The antfauna of the Mantingerveld
The ant fauna, ten years after topsoil removal on former agricultural soil, is very poor, even in the near vicinity of Calluna heathland. Successfull colonizing species were predominantly Lasius niger and to a lesser extent Myrmica sabuleti, while three other species were occasionally found. The ant diversity in the neighbouring heathland consists of 21 species. Active introduction by means of sod cutting of heathland, out of the direct environment is suggested. This may be an option to develop target communities, in which ants can develop and in which ants can help to develop this.
Ten years after the start of 'Plan Golden plover'
Tooren, B.F. van, H.J.W. Vermeulen, R.J.H. Douwes & H.L. Schimmel - ten Kate
Ten years ago a plan was developed to connect four small nature reserves in the north of the Netherlands, mainly with heathland and woodland, by transforming the intensively used grassland between these reserves into heathland, extensively used grasslands and open water. Totally c. 650 hectares should be transformed into nature. Nowadays, 475 hectares new nature area has been achieved including 195 hectares where the nutrient rich top soil already has been removed. Main goals of the plan were to enhance the nature values of the existing nature reserves and to create more possibilities for dispersion of species between these nature reserves. A third goal was to develop interesting nature between the existing nature reserves. The main result after ten years is that many hectares of grassland, where large amounts of fertilizers were used and where large negative effects on the water table in the surroundings existed, has been transformed into a more natural area.

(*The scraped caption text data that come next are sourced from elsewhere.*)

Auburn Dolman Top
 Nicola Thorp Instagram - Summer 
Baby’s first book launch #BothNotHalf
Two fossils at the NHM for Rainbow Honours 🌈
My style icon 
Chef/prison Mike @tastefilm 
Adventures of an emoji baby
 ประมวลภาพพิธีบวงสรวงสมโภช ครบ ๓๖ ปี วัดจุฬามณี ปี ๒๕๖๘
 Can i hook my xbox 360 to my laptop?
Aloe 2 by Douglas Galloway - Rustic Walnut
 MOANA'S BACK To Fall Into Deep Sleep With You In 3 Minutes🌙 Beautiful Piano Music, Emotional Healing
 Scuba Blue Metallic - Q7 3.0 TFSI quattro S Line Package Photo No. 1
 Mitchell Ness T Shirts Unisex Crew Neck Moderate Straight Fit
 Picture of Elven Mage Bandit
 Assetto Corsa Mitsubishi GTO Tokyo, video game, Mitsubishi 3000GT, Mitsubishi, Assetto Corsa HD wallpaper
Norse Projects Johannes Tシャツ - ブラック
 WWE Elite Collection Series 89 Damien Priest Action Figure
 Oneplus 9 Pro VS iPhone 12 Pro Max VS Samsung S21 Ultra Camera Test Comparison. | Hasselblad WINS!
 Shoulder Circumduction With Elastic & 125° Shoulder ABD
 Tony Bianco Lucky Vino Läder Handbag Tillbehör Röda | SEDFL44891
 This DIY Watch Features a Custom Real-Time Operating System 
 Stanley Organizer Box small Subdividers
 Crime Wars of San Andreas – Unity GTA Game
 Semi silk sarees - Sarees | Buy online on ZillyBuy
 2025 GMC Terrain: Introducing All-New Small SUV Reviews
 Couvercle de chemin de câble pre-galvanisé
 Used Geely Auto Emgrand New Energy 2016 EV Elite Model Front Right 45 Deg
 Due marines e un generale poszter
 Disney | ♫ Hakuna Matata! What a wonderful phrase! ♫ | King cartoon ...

There are indications that the value of the existing nature in the reserves is increasing, for example for birds and carabid beetles. Until now the new nature has invaded only slowly by most species, mainly because the development of the vegetation is rather slowly. Interestingly, there are large differences between different animal groups. Whereas carabid beetles are invading rapidly, ants avoid the new nature since the frequently still bare soil does not offer any comfort to these species. Also rare plant species invade the newly created nature only very slowly, probably due to the absence of seeds of these species in the soil and the poor dispersal capacities of most species. More time is needed to obtain sufficient dispersal possibilities for many species.